La famiglia che ha bisogno dell’animale sacrificante e sacrificato a fin di bene è famiglia divina. E non c’è famiglia divina, sacra o pagana, che non sia presa a modello da ogni famiglia “umana”. Lo constatiamo nelle mitologie, nelle dottrine misteriche, religiose, politiche. L’alternanza di umano mortale e di divino immortale connota la vita ideale. E la “scelta” dell’animale da assumere come membro della famiglia, al posto di un parente o per i giochi infantili o per la compagnia, si attiene all’obbligo dell’alternanza fra mortalis e immortalis e dell’alternativa fra l’animale devoto e l’animale omicida, fra l’amico e il nemico. È scelta obbligata. L’alternanza e l’alternativa contrassegnano ogni viaggio iniziatico alla ricerca dell’altra vita, della vita ideale.
Nell’idea di sé, come eroe o come autonomo, ognuno assume e rappresenta la volontà del fato nel proprio viaggio iniziatico, dove il male si tramuti nel bene, circoli, trovi la quadra e si risolva. Nel luogo comune filosofico, psicologico, religioso, il viaggio iniziatico incomincia dalla relazione con se stesso.
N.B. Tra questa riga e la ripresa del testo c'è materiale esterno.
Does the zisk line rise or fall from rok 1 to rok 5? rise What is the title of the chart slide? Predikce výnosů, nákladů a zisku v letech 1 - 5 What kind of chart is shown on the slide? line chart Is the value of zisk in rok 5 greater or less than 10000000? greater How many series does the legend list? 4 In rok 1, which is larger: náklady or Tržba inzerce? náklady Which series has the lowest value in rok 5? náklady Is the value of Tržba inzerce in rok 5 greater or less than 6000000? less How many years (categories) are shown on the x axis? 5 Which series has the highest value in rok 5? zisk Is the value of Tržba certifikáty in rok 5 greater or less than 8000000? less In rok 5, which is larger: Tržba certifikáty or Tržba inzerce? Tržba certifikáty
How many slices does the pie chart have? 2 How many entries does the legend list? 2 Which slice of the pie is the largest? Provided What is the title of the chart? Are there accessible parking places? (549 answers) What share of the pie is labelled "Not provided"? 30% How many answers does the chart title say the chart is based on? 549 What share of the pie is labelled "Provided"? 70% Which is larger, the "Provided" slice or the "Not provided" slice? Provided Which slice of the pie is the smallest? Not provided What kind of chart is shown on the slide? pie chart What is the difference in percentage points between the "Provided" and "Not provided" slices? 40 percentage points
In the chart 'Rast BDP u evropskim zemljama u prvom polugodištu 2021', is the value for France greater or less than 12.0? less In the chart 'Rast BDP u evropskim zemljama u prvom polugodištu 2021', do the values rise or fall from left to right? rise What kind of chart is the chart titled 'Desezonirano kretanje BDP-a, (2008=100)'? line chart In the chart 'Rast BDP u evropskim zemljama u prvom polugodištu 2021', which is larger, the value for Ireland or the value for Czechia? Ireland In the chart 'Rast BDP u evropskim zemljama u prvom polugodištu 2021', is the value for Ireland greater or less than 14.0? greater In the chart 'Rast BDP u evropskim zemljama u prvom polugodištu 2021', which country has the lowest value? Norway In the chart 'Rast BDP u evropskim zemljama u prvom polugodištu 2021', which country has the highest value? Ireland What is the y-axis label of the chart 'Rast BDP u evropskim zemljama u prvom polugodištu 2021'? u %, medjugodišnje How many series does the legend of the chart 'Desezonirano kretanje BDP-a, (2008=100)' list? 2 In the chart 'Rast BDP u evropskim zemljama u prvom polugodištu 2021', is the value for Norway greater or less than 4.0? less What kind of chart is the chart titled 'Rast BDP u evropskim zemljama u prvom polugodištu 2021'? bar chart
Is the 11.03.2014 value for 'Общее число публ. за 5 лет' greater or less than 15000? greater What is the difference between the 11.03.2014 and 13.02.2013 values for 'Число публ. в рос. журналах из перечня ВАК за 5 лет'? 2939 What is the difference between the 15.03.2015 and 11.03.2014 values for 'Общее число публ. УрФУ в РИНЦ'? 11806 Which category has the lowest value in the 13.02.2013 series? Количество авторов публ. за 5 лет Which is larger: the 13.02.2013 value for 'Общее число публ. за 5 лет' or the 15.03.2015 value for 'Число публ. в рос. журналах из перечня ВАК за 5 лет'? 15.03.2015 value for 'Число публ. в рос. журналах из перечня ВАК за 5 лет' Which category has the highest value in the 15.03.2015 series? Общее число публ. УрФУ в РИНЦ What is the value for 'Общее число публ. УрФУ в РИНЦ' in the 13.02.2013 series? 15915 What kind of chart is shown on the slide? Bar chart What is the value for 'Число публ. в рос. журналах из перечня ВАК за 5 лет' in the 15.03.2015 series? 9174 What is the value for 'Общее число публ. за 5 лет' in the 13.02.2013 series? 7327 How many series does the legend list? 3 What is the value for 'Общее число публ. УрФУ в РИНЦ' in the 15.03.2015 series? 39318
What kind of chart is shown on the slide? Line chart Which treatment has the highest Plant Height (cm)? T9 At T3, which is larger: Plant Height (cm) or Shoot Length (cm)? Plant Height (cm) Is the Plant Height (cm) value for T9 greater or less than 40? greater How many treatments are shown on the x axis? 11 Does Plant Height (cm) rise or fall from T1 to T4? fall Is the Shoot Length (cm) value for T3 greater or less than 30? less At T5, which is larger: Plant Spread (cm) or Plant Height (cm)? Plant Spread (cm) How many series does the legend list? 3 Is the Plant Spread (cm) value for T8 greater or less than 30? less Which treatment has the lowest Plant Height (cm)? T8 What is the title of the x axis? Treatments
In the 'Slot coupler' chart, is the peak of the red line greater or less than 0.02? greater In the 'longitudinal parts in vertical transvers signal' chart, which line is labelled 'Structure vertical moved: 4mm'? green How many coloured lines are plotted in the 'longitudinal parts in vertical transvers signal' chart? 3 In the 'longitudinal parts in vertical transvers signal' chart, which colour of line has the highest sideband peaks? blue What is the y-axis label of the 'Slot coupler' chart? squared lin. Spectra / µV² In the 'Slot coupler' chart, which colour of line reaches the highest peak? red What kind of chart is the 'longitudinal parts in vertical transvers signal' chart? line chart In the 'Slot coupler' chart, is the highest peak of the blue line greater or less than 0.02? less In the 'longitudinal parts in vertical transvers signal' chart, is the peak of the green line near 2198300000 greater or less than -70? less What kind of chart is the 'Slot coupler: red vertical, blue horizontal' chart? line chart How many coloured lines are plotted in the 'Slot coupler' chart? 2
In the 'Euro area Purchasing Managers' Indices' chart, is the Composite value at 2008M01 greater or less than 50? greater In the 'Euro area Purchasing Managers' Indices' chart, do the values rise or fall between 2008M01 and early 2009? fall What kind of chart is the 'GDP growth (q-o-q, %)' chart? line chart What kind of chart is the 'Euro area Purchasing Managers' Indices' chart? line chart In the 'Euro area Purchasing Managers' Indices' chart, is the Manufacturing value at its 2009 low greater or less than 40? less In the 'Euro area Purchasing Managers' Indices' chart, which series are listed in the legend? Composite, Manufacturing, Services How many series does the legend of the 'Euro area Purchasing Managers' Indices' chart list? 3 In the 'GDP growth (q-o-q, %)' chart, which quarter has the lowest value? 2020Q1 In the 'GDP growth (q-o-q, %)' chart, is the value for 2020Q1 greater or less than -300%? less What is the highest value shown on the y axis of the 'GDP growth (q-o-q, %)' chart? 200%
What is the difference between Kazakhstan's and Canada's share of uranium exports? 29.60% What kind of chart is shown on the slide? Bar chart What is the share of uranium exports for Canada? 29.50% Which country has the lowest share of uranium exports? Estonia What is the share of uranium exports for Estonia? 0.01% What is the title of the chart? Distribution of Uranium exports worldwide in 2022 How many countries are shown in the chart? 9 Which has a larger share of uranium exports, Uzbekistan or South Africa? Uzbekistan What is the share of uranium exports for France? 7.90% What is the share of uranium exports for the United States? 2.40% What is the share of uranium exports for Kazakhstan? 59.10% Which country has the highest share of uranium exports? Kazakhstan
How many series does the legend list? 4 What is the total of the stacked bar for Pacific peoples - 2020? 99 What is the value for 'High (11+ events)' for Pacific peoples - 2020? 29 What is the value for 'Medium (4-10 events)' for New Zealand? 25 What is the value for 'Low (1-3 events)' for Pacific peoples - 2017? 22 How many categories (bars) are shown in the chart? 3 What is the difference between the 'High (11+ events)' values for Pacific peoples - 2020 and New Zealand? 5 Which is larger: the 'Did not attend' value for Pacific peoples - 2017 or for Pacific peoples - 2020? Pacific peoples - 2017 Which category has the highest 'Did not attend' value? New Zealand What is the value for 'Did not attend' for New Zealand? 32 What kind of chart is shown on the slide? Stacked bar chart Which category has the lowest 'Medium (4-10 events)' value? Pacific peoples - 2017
Ecco gli imperativi della volontà ideale di relazione, di relazione fra sé e sé: conosciti (conosci te stesso), stùdiati, pènsati, pèsati, giùdicati, cùrati, correggiti, tortùrati, tormèntati, punisciti e ti salverai. Questa relazione fra sé e sé è anche relazione fra sé e l’Altro e fra l’Altro e sé. Una volta conosciuto, trattato e curato, l’Altro viene assorbito, così da realizzare il comandamento religioso, il precetto della volontà ideale: “Non avrai Altro all’infuori di me”, l’Altro è espunto a favore dell’Unico. Nel luogo ideale, ognuno ha un’idea di sé come dio/ animale misericordioso o terribile: “Io sono buono e caro ma, se ricevo uno sgarbo, divento cattivo, mi arrabbio”.
Appunto: la rabbia, l’animalizzazione, il modello divino.
La vita, la parola, non è un luogo ideale né lo strumento per relazionarsi, non localizza, non situa, non mette in pena, nel paragone con gli ascendenti e i discendenti della genealogia. Nella parola, ciascuno dimora nel gerundio, nella tendenza inesorabile delle cose verso la loro scrittura. La condizione di questo processo linguistico narrativo è un punto che Armando Verdiglione chiama sembiante: provocazione al dire, al fare, al racconto e ostacolo alla parola facile, scontata, consumabile, fruibile.
Nessuno vede il sembiante, nessuno lo conosce, lo tocca o lo prende; interviene quando meno ce lo si aspetta (è impertinente, straniante, aberrante) e nell’interlocuzione con chi non ci si aspetta; non sa di gerarchie né di competenze, non risponde alla volontà ideale. Per ciò è la garanzia di una procedura non penale né penitenziaria. La procedura intellettuale è questa: per la provocazione del sembiante, qualcosa si enuncia, l’enunciazione tende a scriversi, e se non si carica di convenzioni, di cerimoniali, di protocolli, c’è la chance che le cose si pieghino in maniera imprevista e incontrino il modo, il tono, il timbro, il verso per scriversi come caso di qualità.
Non s’incontrano i parenti, non s’incontra la famiglia, non s’incontrano le maschere, uomo o donna che siano.
L’incontro e l’interlocuzione intervengono sul terreno linguistico nel processo narrativo pragmatico, dove le cose si fanno e si scrivono. È l’incontro del semplice. E non è facile.